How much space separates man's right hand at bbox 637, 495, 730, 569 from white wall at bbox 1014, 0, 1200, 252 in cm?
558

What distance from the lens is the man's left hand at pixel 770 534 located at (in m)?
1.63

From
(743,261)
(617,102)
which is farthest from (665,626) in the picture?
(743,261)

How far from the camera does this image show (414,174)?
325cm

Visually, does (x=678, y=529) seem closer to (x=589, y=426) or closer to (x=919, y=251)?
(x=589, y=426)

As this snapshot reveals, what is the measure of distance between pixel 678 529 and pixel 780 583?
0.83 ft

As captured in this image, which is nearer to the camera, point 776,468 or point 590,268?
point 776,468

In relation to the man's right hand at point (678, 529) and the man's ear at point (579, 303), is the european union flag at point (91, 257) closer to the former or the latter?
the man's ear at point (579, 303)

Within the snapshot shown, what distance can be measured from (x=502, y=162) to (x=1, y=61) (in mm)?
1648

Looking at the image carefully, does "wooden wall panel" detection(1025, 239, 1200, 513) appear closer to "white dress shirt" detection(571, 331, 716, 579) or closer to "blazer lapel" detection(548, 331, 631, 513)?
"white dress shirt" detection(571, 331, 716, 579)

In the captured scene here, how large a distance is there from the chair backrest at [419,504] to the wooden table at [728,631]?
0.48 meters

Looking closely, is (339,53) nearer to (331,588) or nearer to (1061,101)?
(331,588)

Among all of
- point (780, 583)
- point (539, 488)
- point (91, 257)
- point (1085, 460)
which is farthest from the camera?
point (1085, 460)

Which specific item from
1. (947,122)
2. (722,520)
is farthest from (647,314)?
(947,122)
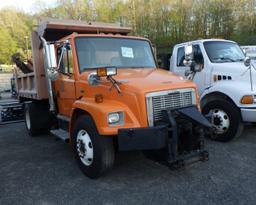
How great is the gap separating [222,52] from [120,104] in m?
3.69

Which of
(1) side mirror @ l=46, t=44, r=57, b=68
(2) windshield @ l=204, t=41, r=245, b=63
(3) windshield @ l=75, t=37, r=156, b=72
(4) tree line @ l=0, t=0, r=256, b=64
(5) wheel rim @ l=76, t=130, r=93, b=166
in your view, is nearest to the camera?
(5) wheel rim @ l=76, t=130, r=93, b=166

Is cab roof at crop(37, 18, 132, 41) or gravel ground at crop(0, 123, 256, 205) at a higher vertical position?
cab roof at crop(37, 18, 132, 41)

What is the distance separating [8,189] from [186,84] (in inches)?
122

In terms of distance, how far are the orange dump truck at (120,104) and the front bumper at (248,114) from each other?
161 cm

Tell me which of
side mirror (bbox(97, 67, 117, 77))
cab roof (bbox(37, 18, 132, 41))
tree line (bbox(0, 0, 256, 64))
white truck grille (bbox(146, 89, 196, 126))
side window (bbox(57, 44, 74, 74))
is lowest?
white truck grille (bbox(146, 89, 196, 126))

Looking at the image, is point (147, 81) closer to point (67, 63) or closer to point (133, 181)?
point (133, 181)

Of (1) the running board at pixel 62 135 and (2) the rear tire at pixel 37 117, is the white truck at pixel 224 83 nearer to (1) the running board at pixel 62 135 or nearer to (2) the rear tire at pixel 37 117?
(1) the running board at pixel 62 135

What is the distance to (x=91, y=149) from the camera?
13.6 ft

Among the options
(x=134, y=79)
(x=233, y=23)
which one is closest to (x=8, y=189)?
(x=134, y=79)

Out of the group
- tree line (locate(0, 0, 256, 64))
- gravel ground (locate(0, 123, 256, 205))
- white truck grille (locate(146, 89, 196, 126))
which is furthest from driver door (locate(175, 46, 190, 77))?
tree line (locate(0, 0, 256, 64))

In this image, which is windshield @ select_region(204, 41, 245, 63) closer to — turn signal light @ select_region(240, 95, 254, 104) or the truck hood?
turn signal light @ select_region(240, 95, 254, 104)

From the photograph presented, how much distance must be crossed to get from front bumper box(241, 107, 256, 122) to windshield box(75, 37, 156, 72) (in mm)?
1971

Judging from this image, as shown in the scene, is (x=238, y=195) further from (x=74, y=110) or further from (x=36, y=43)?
(x=36, y=43)

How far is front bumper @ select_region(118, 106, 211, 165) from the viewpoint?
11.7 feet
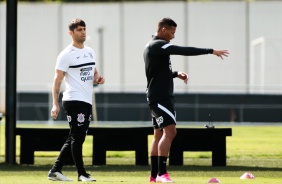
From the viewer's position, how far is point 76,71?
12586 millimetres

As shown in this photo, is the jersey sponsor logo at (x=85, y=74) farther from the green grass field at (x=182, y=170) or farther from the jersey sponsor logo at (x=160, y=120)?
the green grass field at (x=182, y=170)

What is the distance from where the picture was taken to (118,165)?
16.9m

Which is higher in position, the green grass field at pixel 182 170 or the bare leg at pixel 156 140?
the bare leg at pixel 156 140

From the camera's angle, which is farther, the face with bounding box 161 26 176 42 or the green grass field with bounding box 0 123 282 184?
the green grass field with bounding box 0 123 282 184

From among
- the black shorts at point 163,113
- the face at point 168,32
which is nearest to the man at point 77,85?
the black shorts at point 163,113

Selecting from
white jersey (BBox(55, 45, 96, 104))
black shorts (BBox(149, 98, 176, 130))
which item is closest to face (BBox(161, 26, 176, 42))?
black shorts (BBox(149, 98, 176, 130))

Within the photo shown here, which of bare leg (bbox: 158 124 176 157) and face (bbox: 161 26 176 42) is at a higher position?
face (bbox: 161 26 176 42)

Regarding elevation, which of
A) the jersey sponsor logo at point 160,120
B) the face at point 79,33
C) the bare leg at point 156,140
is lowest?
the bare leg at point 156,140

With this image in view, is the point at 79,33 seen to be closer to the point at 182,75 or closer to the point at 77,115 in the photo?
the point at 77,115

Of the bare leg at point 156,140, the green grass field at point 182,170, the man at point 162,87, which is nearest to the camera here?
the man at point 162,87

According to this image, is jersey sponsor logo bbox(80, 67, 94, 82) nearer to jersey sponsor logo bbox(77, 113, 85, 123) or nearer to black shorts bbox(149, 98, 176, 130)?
jersey sponsor logo bbox(77, 113, 85, 123)

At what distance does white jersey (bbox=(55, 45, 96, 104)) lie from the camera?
12.5 m

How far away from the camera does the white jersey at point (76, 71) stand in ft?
41.1

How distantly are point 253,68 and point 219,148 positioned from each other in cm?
3245
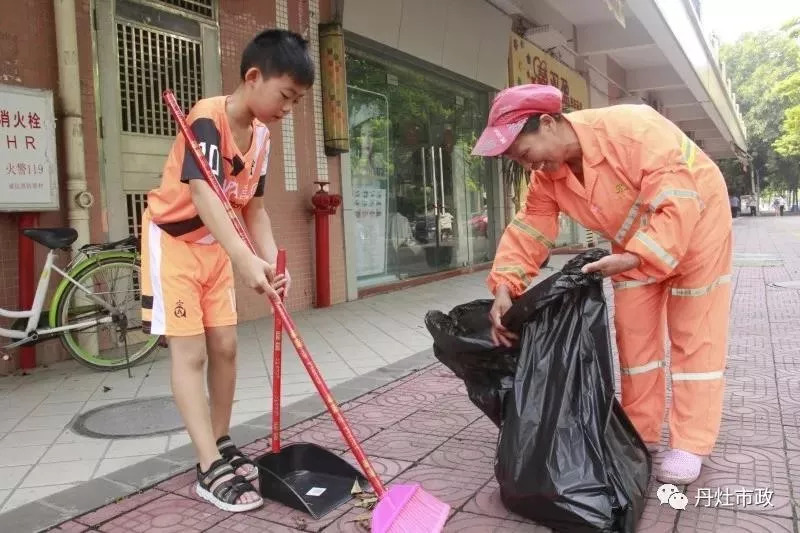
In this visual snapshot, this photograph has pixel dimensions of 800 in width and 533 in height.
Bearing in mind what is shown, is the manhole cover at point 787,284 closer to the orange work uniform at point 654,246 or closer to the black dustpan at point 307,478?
the orange work uniform at point 654,246

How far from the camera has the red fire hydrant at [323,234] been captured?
6.67 meters

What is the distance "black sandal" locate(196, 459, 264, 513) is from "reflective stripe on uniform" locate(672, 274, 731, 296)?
5.41 ft

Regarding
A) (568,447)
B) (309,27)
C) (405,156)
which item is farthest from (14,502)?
(405,156)

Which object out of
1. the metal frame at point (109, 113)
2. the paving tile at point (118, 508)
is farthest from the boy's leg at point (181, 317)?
the metal frame at point (109, 113)

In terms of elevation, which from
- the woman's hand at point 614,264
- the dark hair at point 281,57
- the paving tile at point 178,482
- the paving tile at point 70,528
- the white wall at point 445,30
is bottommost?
the paving tile at point 70,528

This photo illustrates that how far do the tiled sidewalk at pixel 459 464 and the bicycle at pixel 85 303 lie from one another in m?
1.67

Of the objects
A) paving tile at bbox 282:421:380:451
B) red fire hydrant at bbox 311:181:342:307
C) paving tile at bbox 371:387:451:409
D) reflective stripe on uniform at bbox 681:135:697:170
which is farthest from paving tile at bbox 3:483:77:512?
red fire hydrant at bbox 311:181:342:307

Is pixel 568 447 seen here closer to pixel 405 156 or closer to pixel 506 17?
pixel 405 156

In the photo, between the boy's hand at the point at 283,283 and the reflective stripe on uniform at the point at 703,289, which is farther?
the reflective stripe on uniform at the point at 703,289

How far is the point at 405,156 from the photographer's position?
8.83 m

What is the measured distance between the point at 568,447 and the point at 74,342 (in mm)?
3439

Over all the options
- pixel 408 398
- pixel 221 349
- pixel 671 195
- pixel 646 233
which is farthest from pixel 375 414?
pixel 671 195

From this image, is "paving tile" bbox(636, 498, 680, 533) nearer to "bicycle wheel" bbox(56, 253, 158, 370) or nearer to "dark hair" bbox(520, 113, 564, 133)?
"dark hair" bbox(520, 113, 564, 133)

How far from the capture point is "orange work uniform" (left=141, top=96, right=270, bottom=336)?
7.61 feet
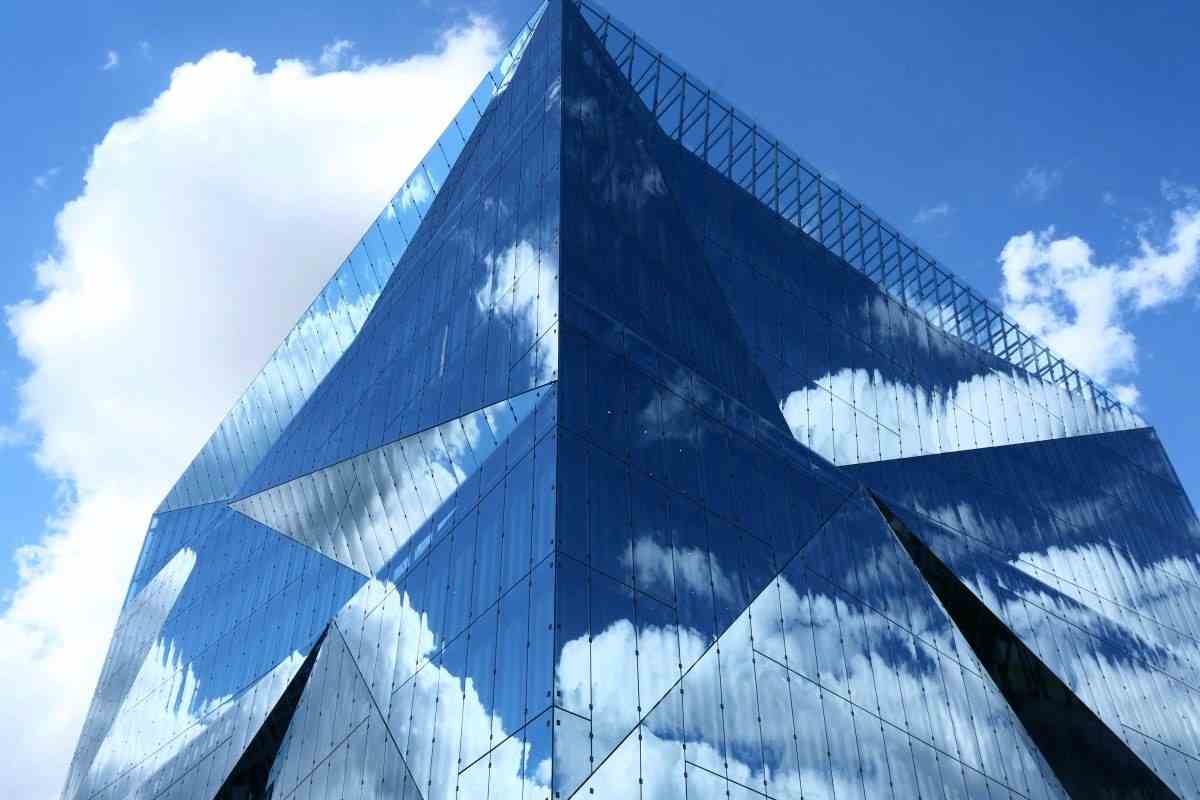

Problem to solve:
List each line of the data above that contains the word "bounding". Case counts.

Final result:
From the camera's angle, which is farther, the face with bounding box 161 26 176 42 or the green grass field with bounding box 0 123 282 184?
the green grass field with bounding box 0 123 282 184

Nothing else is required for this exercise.